Supplementary data are available at Bioinformatics online.
1 Introduction
Structural motif finding in RNA is a growing branch in the field of computational biology, especially given the rise of new experimental techniques capable of probing structural contexts at single nucleotide resolution (Lu and Chang, 2016; Wan et al., 2014), which in turn allows for more accurate secondary structure predictions (Lorenz et al., 2016). The question that is usually addressed by looking for structural motifs revolves around finding structural determinants associated to specific functions (e.g. protein interaction specificity, main actor of certain interactions or behaviours), for example the determinant of Staufen-RNA specificity (LeGendre et al., 2013). In this sense, data coming from high-throughput in vivo experiments such as HITS-CLIP, PAR-CLIP, iCLIP or eCLIP provide a perfect playground, for they are often composed by a large number of molecules (up to 50k RNAs, or even more) with a shared binding ability. Current structural motif finders cannot work over low input size thresholds (i.e. 1000 molecules is a hard limit for most) and, to our knowledge, only our method BEAM (Pietrosanto et al., 2016), and the most recent SMARTIV (Polishchuk et al., 2017), can tackle these large inputs. Ours is, however, the only web server that can both discover motifs in large windows (e.g. downstream or upstream a binding site or along a 500 nt RNA) and with tens of thousands of molecules.
2 Materials and methods
We extended BEAM, for which the user must provide pre-computed RNA secondary structures converted in BEAR notation through a separate encoding software (Mattei et al., 2014), by letting users upload a standard FASTA format file containing only the RNA sequences. In this case users can choose one out of two possible structural prediction methods: RNAfold from the Vienna Package (Gruber et al., 2008) or MaxExpect from RNAstructure (Reuter and Mathews, 2010). Then, from the dot-bracket notation, RNA structures will be automatically converted into the BEAR encoding. Users can also directly upload a file containing RNA sequences in FASTA format containing the corresponding secondary structure prediction in dot-bracket or in BEAR notation. The same data can be also pasted in a text-area. The users can also upload a background dataset for computing the motif significance; alternatively, the server provides automatic background generation by using RNA sequences from Rfam seed data with a filter that guarantees similar length and amount of structural content with respect to the input (Mattei et al., 2015).

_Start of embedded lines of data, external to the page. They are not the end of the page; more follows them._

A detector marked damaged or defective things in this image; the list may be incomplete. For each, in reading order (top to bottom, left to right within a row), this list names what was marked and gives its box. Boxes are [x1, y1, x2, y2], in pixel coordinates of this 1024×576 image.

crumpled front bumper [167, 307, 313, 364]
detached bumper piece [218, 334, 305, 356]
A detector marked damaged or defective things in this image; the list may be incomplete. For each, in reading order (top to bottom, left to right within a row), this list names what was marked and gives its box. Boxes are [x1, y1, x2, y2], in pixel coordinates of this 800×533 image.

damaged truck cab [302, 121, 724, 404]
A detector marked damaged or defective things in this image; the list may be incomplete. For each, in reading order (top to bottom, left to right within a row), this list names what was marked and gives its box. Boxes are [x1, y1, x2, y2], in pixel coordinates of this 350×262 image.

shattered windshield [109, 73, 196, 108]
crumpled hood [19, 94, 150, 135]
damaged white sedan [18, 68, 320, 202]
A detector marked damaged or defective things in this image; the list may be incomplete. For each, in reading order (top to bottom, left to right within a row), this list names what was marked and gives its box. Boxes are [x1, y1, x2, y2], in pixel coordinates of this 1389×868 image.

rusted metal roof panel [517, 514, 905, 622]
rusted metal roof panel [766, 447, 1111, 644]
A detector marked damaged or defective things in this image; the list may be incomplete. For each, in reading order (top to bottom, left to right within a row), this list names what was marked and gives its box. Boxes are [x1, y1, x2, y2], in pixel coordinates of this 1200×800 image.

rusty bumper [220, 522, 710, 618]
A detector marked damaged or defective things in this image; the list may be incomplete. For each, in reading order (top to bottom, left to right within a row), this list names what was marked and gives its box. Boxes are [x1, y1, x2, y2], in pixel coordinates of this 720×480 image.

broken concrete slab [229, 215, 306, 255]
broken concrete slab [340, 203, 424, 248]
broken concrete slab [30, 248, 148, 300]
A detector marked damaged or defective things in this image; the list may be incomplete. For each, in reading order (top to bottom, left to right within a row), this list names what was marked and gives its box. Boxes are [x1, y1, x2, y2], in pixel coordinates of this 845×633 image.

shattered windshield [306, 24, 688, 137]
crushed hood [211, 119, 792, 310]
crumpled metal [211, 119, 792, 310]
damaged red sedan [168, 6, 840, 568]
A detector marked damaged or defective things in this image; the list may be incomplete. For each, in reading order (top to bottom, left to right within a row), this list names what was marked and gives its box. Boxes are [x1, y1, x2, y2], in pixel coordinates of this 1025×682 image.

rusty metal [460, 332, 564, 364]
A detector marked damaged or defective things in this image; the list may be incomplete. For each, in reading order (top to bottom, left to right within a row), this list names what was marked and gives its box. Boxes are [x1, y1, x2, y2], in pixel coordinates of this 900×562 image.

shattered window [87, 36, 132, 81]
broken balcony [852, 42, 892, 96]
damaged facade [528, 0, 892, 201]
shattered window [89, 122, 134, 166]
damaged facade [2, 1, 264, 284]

Another available feature is the possibility to upload a BED file, which is the most common output format for CLIP-Seq analysis tools: the webserver will manage all the needed processing steps (namely: extension of the intervals, intersection with a feature file to extract only specific genomic regions, sequence retrieval, secondary structure prediction and motif discovery).
In the output page, a table is provided containing all the RNA structure motifs identified. This table shows the following information, for each identified motif: a WebLogo (Crooks et al., 2004) picture in qBEAR alphabet (Pietrosanto et al., 2016), statistic values (such as P-value, coverage, BEAM score etc.), a histogram of the motif position distribution with respect to the 5′ of each RNA, and the motif model structure picture obtained using VARNA (Darty et al., 2009). It is also possible to expand the motif results by listing all sequences with a graphic illustration of the motif position relative to the sequence length, along with the dot-bracket and sequence alignments. This representation of a structural motif provides researchers with an overview of how sub-structures could be involved in the function shared by all, or a subset, of the input RNAs, such as protein–RNA or RNA–RNA interactions.
3 Results
For large datasets the application was tested, along with about a hundred unique datasets, with CLIP-Seq data for SLBP (Zhang et al., 2012) (stem-loop binding protein)-interacting RNAs (GSE62154), LIN28A (Cho et al., 2012; Zeng et al., 2016) targets and the other DoRiNA (Blin et al., 2015) datasets, for which all the significant motifs retrieved were presented in the original work (Pietrosanto et al., 2016). In some datasets, we analysed more than 35K RNA sequences in a single run. In particular SLBP has been known to interact with dsRNA (Brooks et al., 2015; Li et al., 2010; Zhang et al., 2012), and the accurate structural context (Fig. 1) can be retrieved with little effort. The server has been tested on datasets of up to 100k RNAs and up to 5 motifs per dataset, and the computational time is similar to that of the BEAM standalone version, as the post analyses take negligible time to compute. The only consistent time added is the time taken by the secondary structure prediction and eventually the genomic interval pre-processing by means of BEDtools (Quinlan, 2014), if used. Current limitations and associated graphs are reported in the Supplementary Material and in the online documentation.

SLBP putative interaction motif. On the left, a logo describing the identified structural motif is shown in qBEAR notation, in which A stands for medium size stem of a hairpin, and X for a short size terminal loop. On the right, an instance of the motif secondary structure is shown
4 Conclusion
The BEAM web server is a web application that allows the analyses of RNA datasets in search of secondary structure motifs. It can work with tens of thousands of molecules (see Supplementary Material for more information) with a length up to 2000 nt (if folding predictors are used, different limits are applied, see Supplementary Material).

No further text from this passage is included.